[Stored entries]
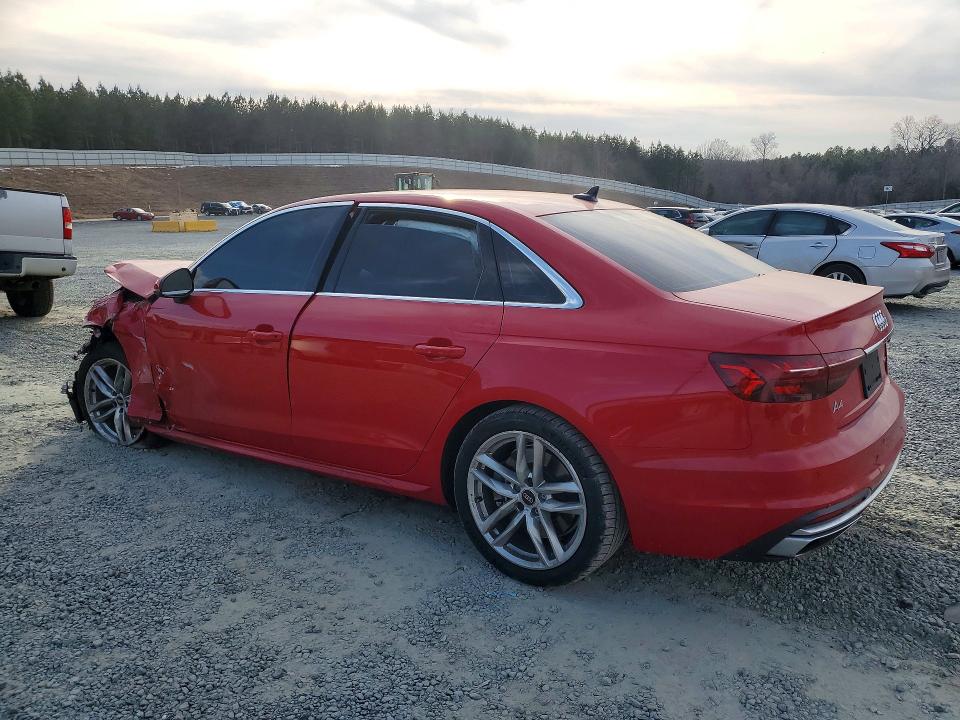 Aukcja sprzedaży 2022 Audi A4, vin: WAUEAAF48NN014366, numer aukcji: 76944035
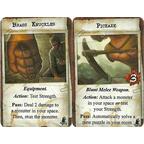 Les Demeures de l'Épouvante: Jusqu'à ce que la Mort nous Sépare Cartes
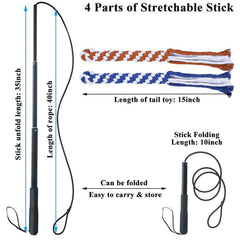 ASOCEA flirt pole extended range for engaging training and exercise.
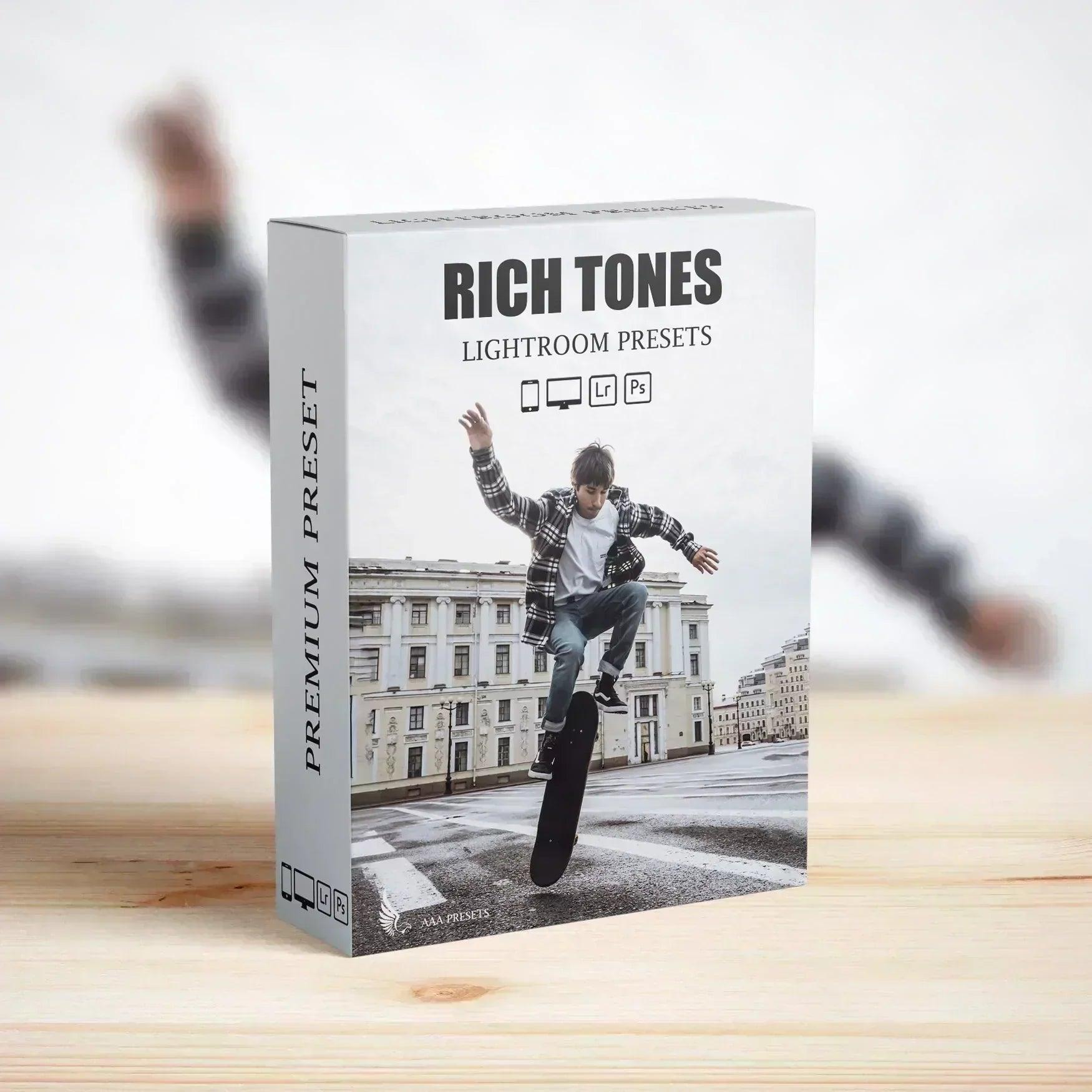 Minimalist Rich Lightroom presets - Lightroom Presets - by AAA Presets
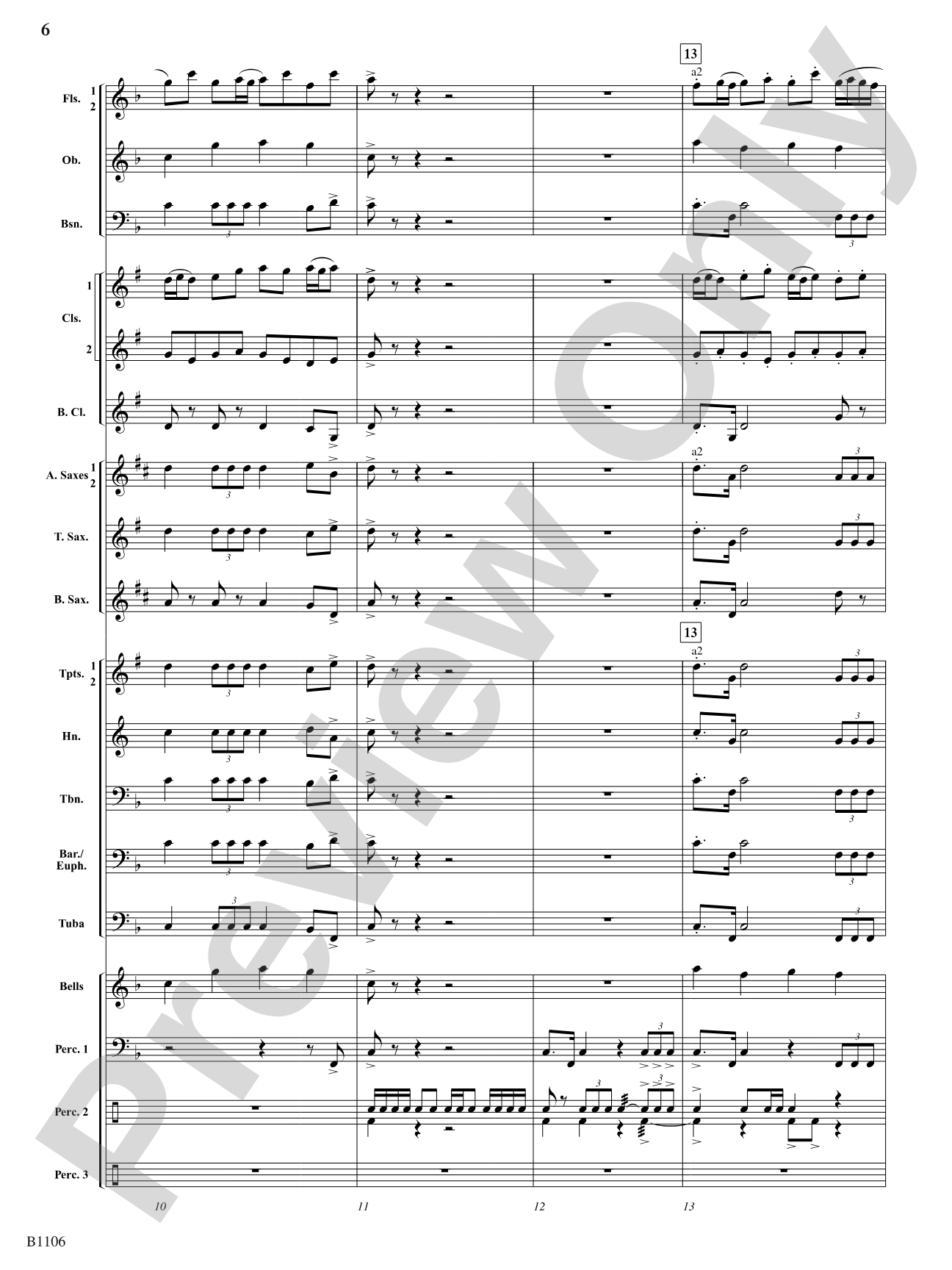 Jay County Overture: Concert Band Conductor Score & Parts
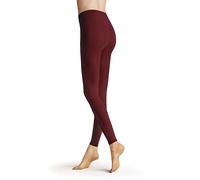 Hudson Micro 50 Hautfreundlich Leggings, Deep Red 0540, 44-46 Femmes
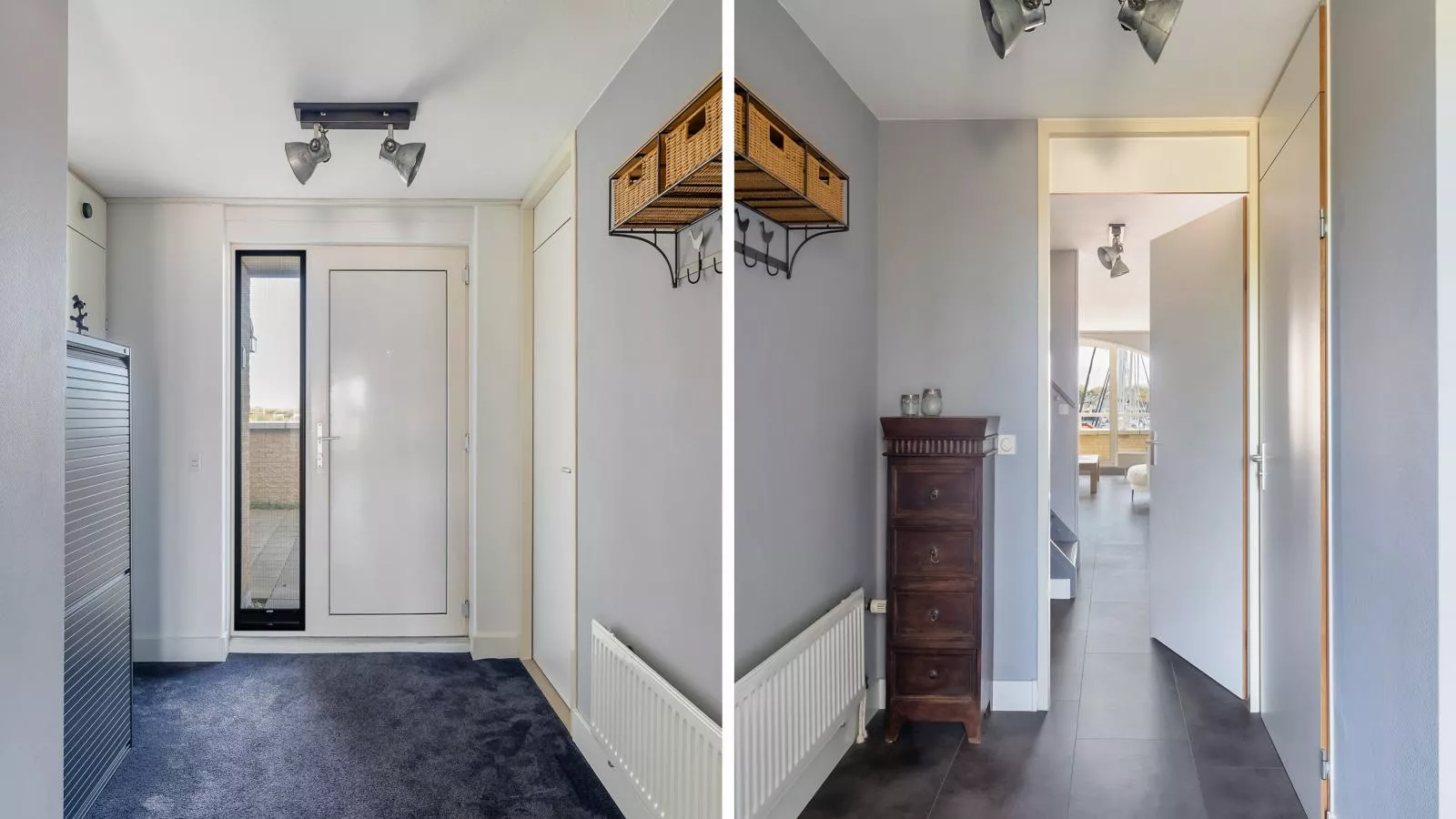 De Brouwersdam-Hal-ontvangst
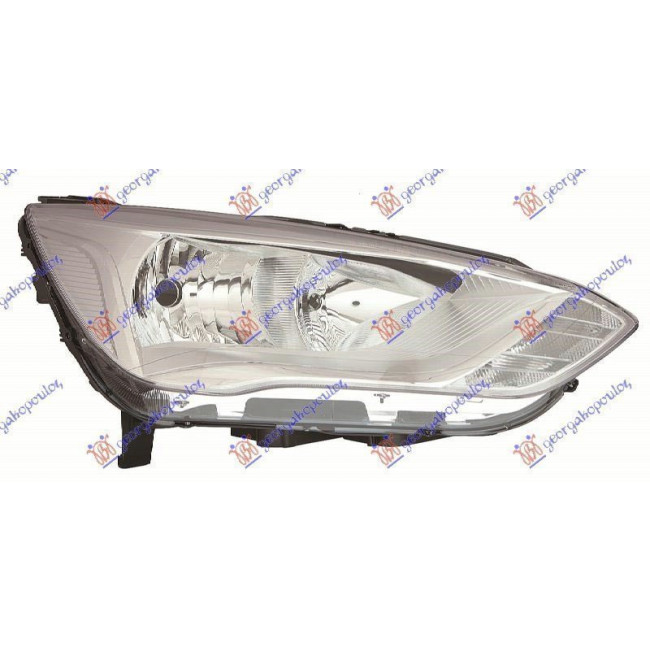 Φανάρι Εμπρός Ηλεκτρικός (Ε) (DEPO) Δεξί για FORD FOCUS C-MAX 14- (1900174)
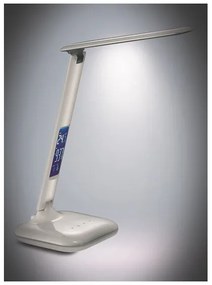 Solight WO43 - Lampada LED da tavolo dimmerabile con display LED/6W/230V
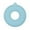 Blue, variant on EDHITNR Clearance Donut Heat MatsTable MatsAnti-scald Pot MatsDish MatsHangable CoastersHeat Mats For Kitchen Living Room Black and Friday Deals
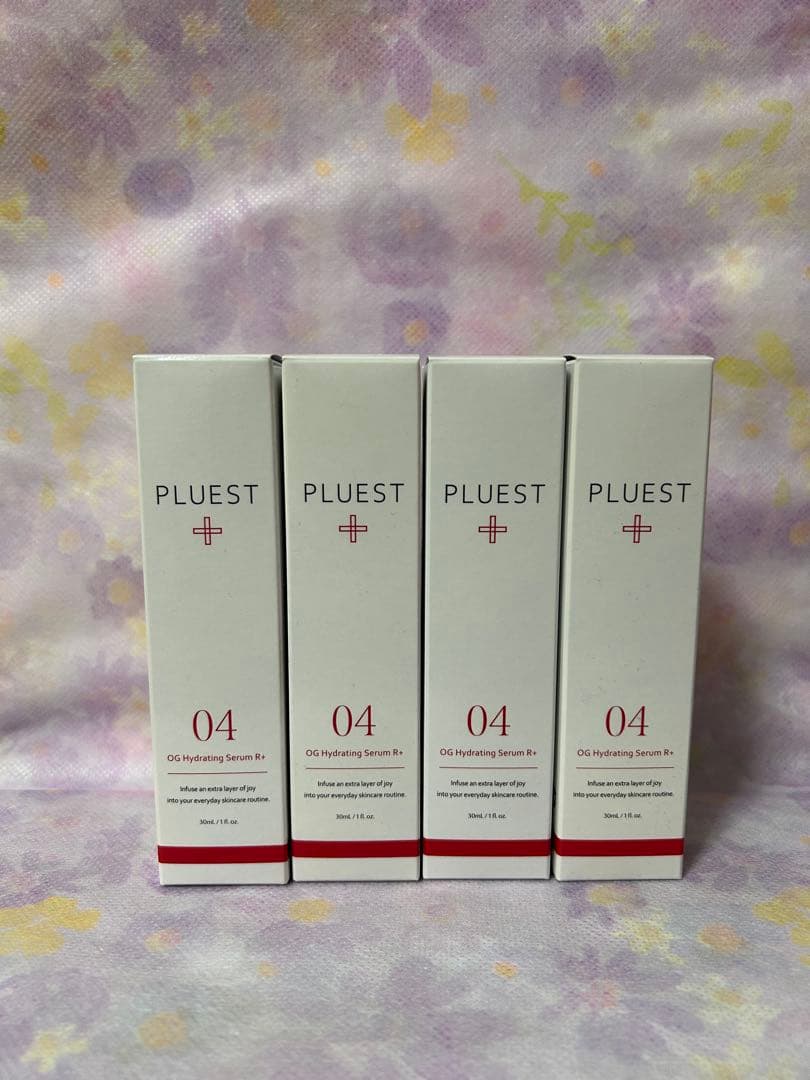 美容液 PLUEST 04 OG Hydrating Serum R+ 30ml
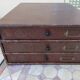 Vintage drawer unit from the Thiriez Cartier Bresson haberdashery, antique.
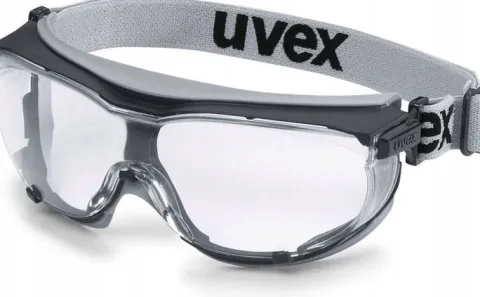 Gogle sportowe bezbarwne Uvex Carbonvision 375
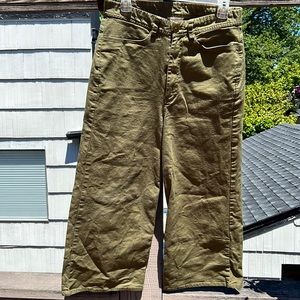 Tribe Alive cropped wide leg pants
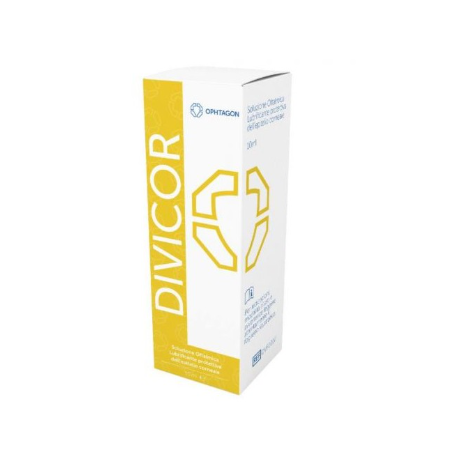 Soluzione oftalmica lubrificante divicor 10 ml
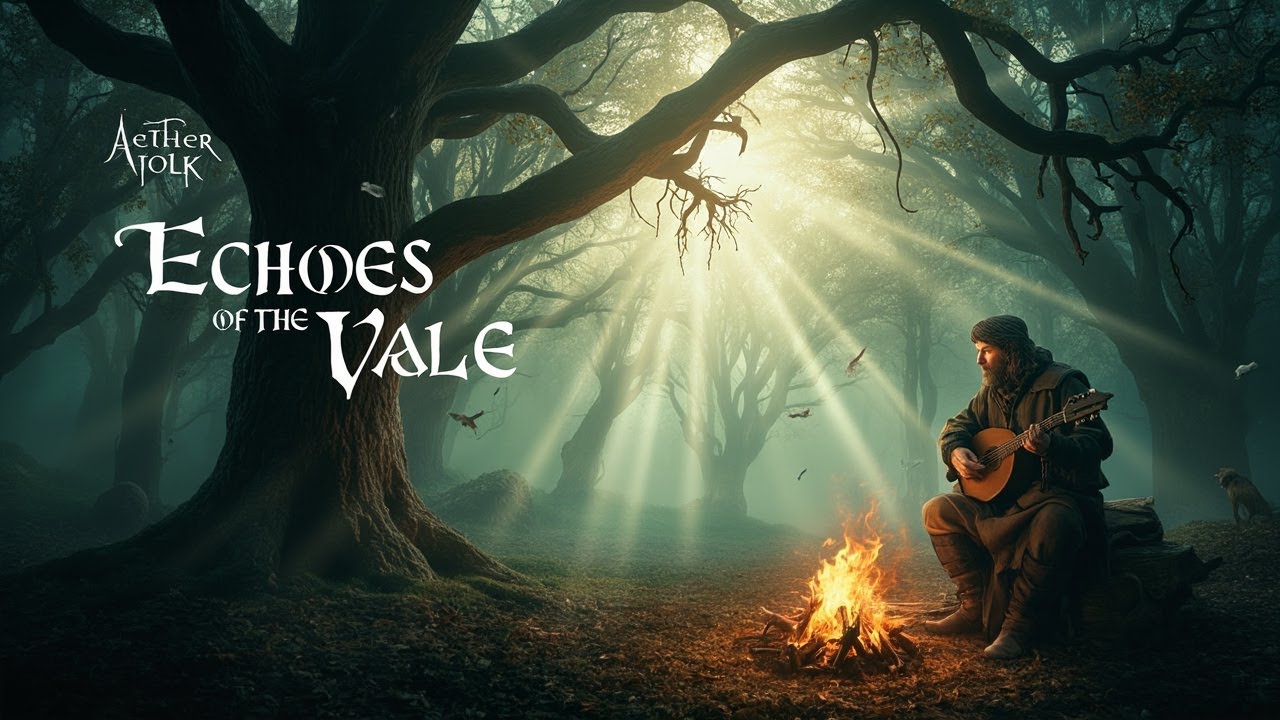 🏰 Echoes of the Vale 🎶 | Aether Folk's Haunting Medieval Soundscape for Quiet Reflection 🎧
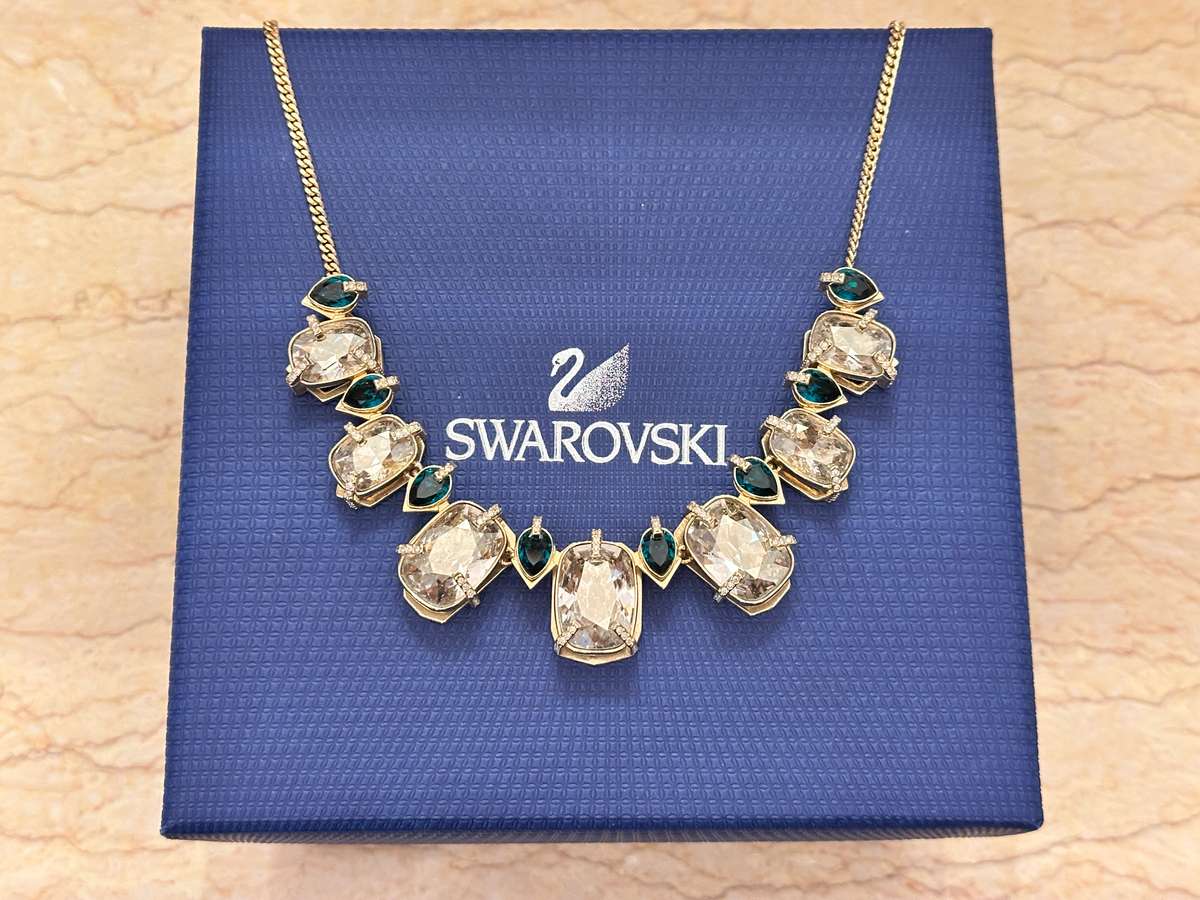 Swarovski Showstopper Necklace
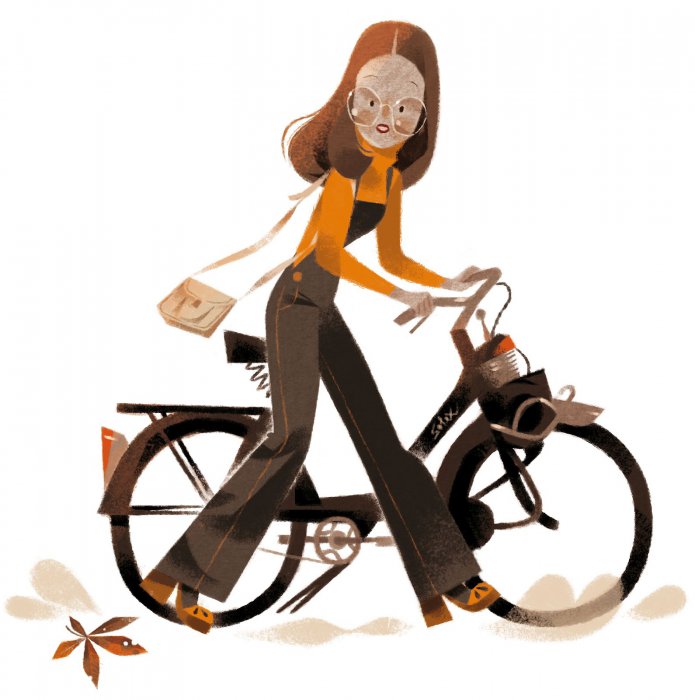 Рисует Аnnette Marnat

_DIRECTIONS FOR THIS TASK_: Retype every record above word for word, leaving out any pictures.

_ANSWER SECTION_:
 Aukcja sprzedaży 2022 Audi A4, vin: WAUEAAF48NN014366, numer aukcji: 76944035
 Les Demeures de l'Épouvante: Jusqu'à ce que la Mort nous Sépare Cartes
 ASOCEA flirt pole extended range for engaging training and exercise.
 Minimalist Rich Lightroom presets - Lightroom Presets - by AAA Presets
 Jay County Overture: Concert Band Conductor Score & Parts
 Hudson Micro 50 Hautfreundlich Leggings, Deep Red 0540, 44-46 Femmes
 De Brouwersdam-Hal-ontvangst
 Φανάρι Εμπρός Ηλεκτρικός (Ε) (DEPO) Δεξί για FORD FOCUS C-MAX 14- (1900174)
 Solight WO43 - Lampada LED da tavolo dimmerabile con display LED/6W/230V
 Blue, variant on EDHITNR Clearance Donut Heat MatsTable MatsAnti-scald Pot MatsDish MatsHangable CoastersHeat Mats For Kitchen Living Room Black and Friday Deals
 美容液 PLUEST 04 OG Hydrating Serum R+ 30ml
 Vintage drawer unit from the Thiriez Cartier Bresson haberdashery, antique.
 Gogle sportowe bezbarwne Uvex Carbonvision 375
 Tribe Alive cropped wide leg pants
 Soluzione oftalmica lubrificante divicor 10 ml
 🏰 Echoes of the Vale 🎶 | Aether Folk's Haunting Medieval Soundscape for Quiet Reflection 🎧
 Swarovski Showstopper Necklace
 Рисует Аnnette Marnat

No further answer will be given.